Quatre personnes ont été mises en examen : le gérant des trois discothèques, le responsable de la société de maintenance électrique, le propriétaire des murs et le technicien municipal qui avait signé le dernier rapport de conformité sans visite sur place. La qualification retenue est « homicides involontaires par imprudence grave », passible de quatre à neuf ans de prison en droit espagnol. Les licences d’ouverture de nuit à Murcie étaient délivrées sur la foi d’attestations sur l’honneur des exploitants, sans inspection préalable.
Ce que le drame révèle sur la sécurité des lieux nocturnes
L’incendie de Murcie n’est pas un accident isolé. En 2013, le Kiss à Santa Maria en avait tué 242. En 2004, República Cromañón à Buenos Aires, 194. Dans les trois cas, on retrouve le même triptyque mortel : surpopulation banalisée, matériaux inflammables, issues condamnées ou sous-dimensionnées. La leçon n’est pas que les normes espagnoles sont mauvaises ; elles sont calquées sur le code européen Eurocode 1. La leçon, c’est que la conformité administrative ne protège pas. Ce qui protège, c’est l’inspection contradictoire, le test réel, la boucle de feedback qui détecte l’écart entre la fiche et le terrain.

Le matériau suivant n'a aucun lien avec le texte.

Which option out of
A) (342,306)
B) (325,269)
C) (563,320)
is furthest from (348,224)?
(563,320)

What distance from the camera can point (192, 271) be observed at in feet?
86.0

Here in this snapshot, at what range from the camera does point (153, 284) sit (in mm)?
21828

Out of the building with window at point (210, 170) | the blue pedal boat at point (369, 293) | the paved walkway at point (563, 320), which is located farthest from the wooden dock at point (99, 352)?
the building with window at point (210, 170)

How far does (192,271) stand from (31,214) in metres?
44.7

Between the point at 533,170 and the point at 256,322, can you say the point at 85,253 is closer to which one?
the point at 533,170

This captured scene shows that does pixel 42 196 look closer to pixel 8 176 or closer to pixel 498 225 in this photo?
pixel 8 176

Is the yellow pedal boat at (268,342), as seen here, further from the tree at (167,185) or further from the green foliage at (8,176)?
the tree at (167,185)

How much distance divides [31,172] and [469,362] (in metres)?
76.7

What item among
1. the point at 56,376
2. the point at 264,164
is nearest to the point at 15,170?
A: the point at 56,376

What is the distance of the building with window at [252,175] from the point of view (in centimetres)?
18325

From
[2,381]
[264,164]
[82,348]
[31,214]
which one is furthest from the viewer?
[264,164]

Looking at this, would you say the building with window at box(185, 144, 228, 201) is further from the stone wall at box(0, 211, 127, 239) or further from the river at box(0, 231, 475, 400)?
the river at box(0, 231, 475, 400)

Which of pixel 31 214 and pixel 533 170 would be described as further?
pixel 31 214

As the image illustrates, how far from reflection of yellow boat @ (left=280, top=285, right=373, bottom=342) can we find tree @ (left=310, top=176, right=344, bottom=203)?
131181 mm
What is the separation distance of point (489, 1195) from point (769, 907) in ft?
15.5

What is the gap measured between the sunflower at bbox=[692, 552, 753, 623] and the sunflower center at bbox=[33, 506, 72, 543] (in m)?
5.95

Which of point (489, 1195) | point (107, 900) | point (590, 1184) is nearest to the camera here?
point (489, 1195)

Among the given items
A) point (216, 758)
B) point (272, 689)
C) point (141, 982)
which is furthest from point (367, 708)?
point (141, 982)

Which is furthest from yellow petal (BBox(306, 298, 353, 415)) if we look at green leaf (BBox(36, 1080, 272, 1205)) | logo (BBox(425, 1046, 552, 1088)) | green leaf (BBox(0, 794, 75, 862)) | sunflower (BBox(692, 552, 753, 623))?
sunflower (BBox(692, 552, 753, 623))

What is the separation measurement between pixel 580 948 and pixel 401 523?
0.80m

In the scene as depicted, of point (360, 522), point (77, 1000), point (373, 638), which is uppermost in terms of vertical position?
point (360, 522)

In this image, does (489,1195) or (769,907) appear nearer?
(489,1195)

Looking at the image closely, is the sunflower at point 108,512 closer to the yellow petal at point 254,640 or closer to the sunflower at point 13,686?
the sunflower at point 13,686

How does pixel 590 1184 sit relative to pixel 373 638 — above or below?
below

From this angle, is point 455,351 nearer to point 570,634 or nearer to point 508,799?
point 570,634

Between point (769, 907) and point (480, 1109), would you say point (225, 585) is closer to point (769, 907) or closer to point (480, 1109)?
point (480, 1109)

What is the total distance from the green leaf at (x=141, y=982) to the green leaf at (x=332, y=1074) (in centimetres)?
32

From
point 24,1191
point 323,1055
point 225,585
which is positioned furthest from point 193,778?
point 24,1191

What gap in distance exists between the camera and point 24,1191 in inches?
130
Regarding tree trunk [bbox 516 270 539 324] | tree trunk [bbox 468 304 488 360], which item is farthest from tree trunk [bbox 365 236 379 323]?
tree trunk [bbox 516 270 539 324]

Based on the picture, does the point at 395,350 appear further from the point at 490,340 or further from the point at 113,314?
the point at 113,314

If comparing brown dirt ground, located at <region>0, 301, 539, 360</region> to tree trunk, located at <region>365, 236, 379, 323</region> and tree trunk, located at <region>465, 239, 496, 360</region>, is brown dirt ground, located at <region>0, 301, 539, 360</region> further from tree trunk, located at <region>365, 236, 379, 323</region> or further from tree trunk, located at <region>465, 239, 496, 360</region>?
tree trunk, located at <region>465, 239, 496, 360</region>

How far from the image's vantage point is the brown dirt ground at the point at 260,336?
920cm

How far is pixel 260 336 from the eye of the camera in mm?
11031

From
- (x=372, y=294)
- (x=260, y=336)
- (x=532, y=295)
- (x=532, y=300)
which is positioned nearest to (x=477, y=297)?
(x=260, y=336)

C’est la même logique que pour l’optimisation core web vitals : un score Lighthouse à 100 obtenu sur un lab local ne garantit rien si le champ réel montre un LCP à 4 secondes sur mobile 4G. La métrique de laboratoire est stérile sans corrélation avec les données de terrain. En sécurité incendie, la donnée de terrain, c’est l’exercice d’évacuation en condition dégradée, le contrôle de la charge calorifique réelle des revêtements, l’audit croisé des installations électriques. Rien de tout cela n’existait aux Atalayas.
Questions fréquentes
Les familles des victimes ont-elles été indemnisées ? Le tribunal de Murcie a fixé des provisions allant de 120 000 à 190 000 euros par victime, prélevées sur les saisies conservatoires des avoirs des mis en examen. L’État espagnol a activé le fonds de garantie des victimes d’infractions pénales pour compléter les sommes, dans l’attente du jugement définitif.
La réglementation a-t-elle évolué depuis l’incendie ? Oui. Un décret royal de 2025 a rendu obligatoire les détecteurs autonomes interconnectés dans tous les établissements de nuit, et interdit le polyuréthane même ignifugé pour les plafonds et cloisons des ERP de type P. Le contrôle technique périodique doit désormais inclure une mesure de la charge calorifique par un laboratoire agréé.
D’autres établissements du même groupe étaient-ils concernés ? Le groupe exploitait trois autres discothèques dans la région de Valence. Toutes ont fait l’objet de fermetures administratives temporaires le mois suivant le drame. Deux ont rouvert après mise en conformité complète ; la troisième a vu son bail résilié par le propriétaire des murs.